In my Modern Philosophy course, my students and I ran four “salons,” inspired by the 17th and
18th century events that assembled intellectuals and artists for an evening of intense conversation
on the pressing philosophical questions of the day and helped give birth to the public sphere.
Four students were featured as invited experts at each of the salons, and they came prepared to
debate a position with one another and other participants on a particular issue in philosophy of
mind, epistemology, or political philosophy. The overarching question was always: Have we
progressed beyond the moderns in our understanding of this particular matter, or do we continue
to be deeply linked to their ideas and solutions (and, yes, the answer was often both)? For
instance, at the close of our module on the social contract theorists, the experts prepared position
responses to the provocative questions: Do we need (a federal) government? If so, for what and
why? Our salons were catered, held in non-classroom spaces, and open to the public. Each time I
was astounded at the level and the persistence of the conversations I witnessed between students
– as hard as it seems to get many students to take intellectual conversation seriously for more
than five minutes, on salon days they conversed excitedly for an hour and a half.
One more example: the Philosophy of Education course I co-taught with Anthony Weston
operated on a simple, but innovative twist. Students came to class having read the assigned
materials, whose pedagogical assumptions they then saw play out in a 45 minute enactment of a
particular teaching style or method – in which they were also active role-players. Critical
discussion followed each enactment, and as the models became more progressive (in the
Deweyan sense), Anthony and I moved from being organizers of the enactments to co-organizers
with the students. The course came to an apparent halt for two weeks when, about ten weeks in,
we invited students to take on equal authority in matters of course direction, preparation and
management as we instructors. The topic of fair grading was debated hotly for four class periods,
over online discussion boards, and in private conversations amongst students outside of class.

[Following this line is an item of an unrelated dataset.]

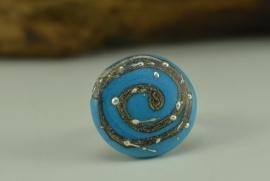 Zilverkleurige verstelbare ring met turqoise ringtop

This result was far from a failure; students were suddenly in a position to draw authentically and
productively on the philosophical assumptions underlying the various pedagogies they had
explored earlier in the semester, and to apply them in making their cases for the re-design of
course experiences.
Aside from conference and research support, as a post-doc I have also been able to take
advantage of Elon’s generous support of course development and teacher training. I recently was
awarded a course development grant from Elon’s Center for Writing Excellence, which
supported my research on developing a more comprehensive assessment method for my
introductory ethics class. I was first introduced to some of that project’s key insights at one or
more of the regular workshops offered at Elon’s Center for the Advancement of Teaching and
Learning (CATL), which are all free to attend (and come with free lunch, too). While at Elon, I
have attended approximately two such workshops per semester, and have enjoyed talking with
colleagues from other departments about teaching. Some workshops I’ve attended include:
“Helping students think about their own learning: Simple tools that promote learning and
reflection,” “Teaching disciplinary thinking,” “Measuring teaching effectiveness, “Giving
effective feedback,” and “SAME=MORE: How to get better writing without extra work by you,”
which was offered by Elon’s Center for Writing Excellence.
Elon’s Post-doctoral Fellowship in the Teaching of Philosophy is designed to offer new Ph.Ds.
the space and the resources to turn seriously to developing their teaching craft, while also
remaining active researchers and scholars in their areas of specialization, as well as in SOTL. I
can sincerely endorse these aims as extremely valuable for a more complete and careful
preparation to enter and flourish in today’s academy. From my own experiences here at Elon, I
can’t recommend strongly enough that positions such as this one become more common, both
across the disciplines and across institutions.